Integrating knowledge graphs (KGs) with large language models (LLMs) enhances factual accuracy and interpretability in question answering. However, existing agent-based methods rely on static memory mechanisms that fail to address the combinatorial explosion of search spaces in multi-hop reasoning and lack continuous learning capabilities. To overcome these limitations, we propose EvoMemKG, an agent framework with a dynamic, evolvable memory mechanism specifically designed for KG reasoning. EvoMemKG features a dual-layer memory architecture: (1) a working memory that losslessly compresses retrieved triplets through clustering to manage exploration states, effectively linearizing the exponential state space expansion; and (2) an experience memory that abstracts historical reasoning paths into reusable, generalized strategies, enabling cross-task knowledge transfer and self-evolution.
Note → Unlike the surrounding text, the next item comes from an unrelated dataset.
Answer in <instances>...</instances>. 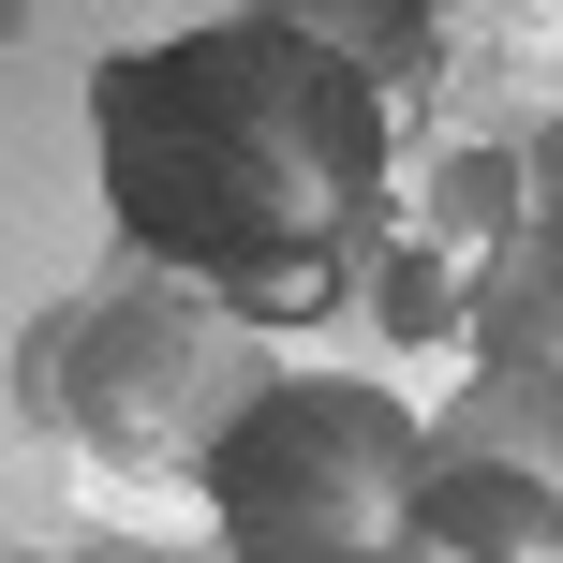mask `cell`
<instances>
[{"label":"cell","instance_id":"6da1fadb","mask_svg":"<svg viewBox=\"0 0 563 563\" xmlns=\"http://www.w3.org/2000/svg\"><path fill=\"white\" fill-rule=\"evenodd\" d=\"M104 208L134 267H178L238 327H327L400 223V119L297 15H208L89 75Z\"/></svg>","mask_w":563,"mask_h":563},{"label":"cell","instance_id":"7a4b0ae2","mask_svg":"<svg viewBox=\"0 0 563 563\" xmlns=\"http://www.w3.org/2000/svg\"><path fill=\"white\" fill-rule=\"evenodd\" d=\"M282 386L267 327H238L208 282L178 267H104L30 327V400L75 430L89 460H164V475H208L223 430Z\"/></svg>","mask_w":563,"mask_h":563},{"label":"cell","instance_id":"3957f363","mask_svg":"<svg viewBox=\"0 0 563 563\" xmlns=\"http://www.w3.org/2000/svg\"><path fill=\"white\" fill-rule=\"evenodd\" d=\"M430 489V416L356 371H282L208 460V519L223 563H400Z\"/></svg>","mask_w":563,"mask_h":563},{"label":"cell","instance_id":"277c9868","mask_svg":"<svg viewBox=\"0 0 563 563\" xmlns=\"http://www.w3.org/2000/svg\"><path fill=\"white\" fill-rule=\"evenodd\" d=\"M430 460H489V475H519V489L563 505V386L549 371H460L430 400Z\"/></svg>","mask_w":563,"mask_h":563},{"label":"cell","instance_id":"5b68a950","mask_svg":"<svg viewBox=\"0 0 563 563\" xmlns=\"http://www.w3.org/2000/svg\"><path fill=\"white\" fill-rule=\"evenodd\" d=\"M282 15H297L386 119H430V89H445V15H416V0H282Z\"/></svg>","mask_w":563,"mask_h":563},{"label":"cell","instance_id":"8992f818","mask_svg":"<svg viewBox=\"0 0 563 563\" xmlns=\"http://www.w3.org/2000/svg\"><path fill=\"white\" fill-rule=\"evenodd\" d=\"M460 341H475V371H549L563 386V223H519L505 253L475 267Z\"/></svg>","mask_w":563,"mask_h":563},{"label":"cell","instance_id":"52a82bcc","mask_svg":"<svg viewBox=\"0 0 563 563\" xmlns=\"http://www.w3.org/2000/svg\"><path fill=\"white\" fill-rule=\"evenodd\" d=\"M416 534H430V549H489V563H549V549H563V505L519 489V475H489V460H430Z\"/></svg>","mask_w":563,"mask_h":563},{"label":"cell","instance_id":"ba28073f","mask_svg":"<svg viewBox=\"0 0 563 563\" xmlns=\"http://www.w3.org/2000/svg\"><path fill=\"white\" fill-rule=\"evenodd\" d=\"M519 223H534V178H519V148H460V164L430 178V208H416V238H430L445 267H489Z\"/></svg>","mask_w":563,"mask_h":563},{"label":"cell","instance_id":"9c48e42d","mask_svg":"<svg viewBox=\"0 0 563 563\" xmlns=\"http://www.w3.org/2000/svg\"><path fill=\"white\" fill-rule=\"evenodd\" d=\"M460 311H475V267H445L416 223H400L386 267H371V327H386V341H460Z\"/></svg>","mask_w":563,"mask_h":563},{"label":"cell","instance_id":"30bf717a","mask_svg":"<svg viewBox=\"0 0 563 563\" xmlns=\"http://www.w3.org/2000/svg\"><path fill=\"white\" fill-rule=\"evenodd\" d=\"M519 178H534V223H563V119H534V134H519Z\"/></svg>","mask_w":563,"mask_h":563},{"label":"cell","instance_id":"8fae6325","mask_svg":"<svg viewBox=\"0 0 563 563\" xmlns=\"http://www.w3.org/2000/svg\"><path fill=\"white\" fill-rule=\"evenodd\" d=\"M400 563H489V549H430V534H416V549H400ZM549 563H563V549H549Z\"/></svg>","mask_w":563,"mask_h":563}]
</instances>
We further introduce a double-loop workflow that orchestrates the LLM, memory layers, and KG environment to enable end-to-end autonomous reasoning. Extensive evaluations on three KGQA datasets across two KGs demonstrate that EvoMemKG achieves state-of-the-art performance without requiring additional training or specialized tools. Notably, it achieves improvements of up to 20% over the strong baseline on complex multi-hop queries, validating the effectiveness of our dynamic memory approach.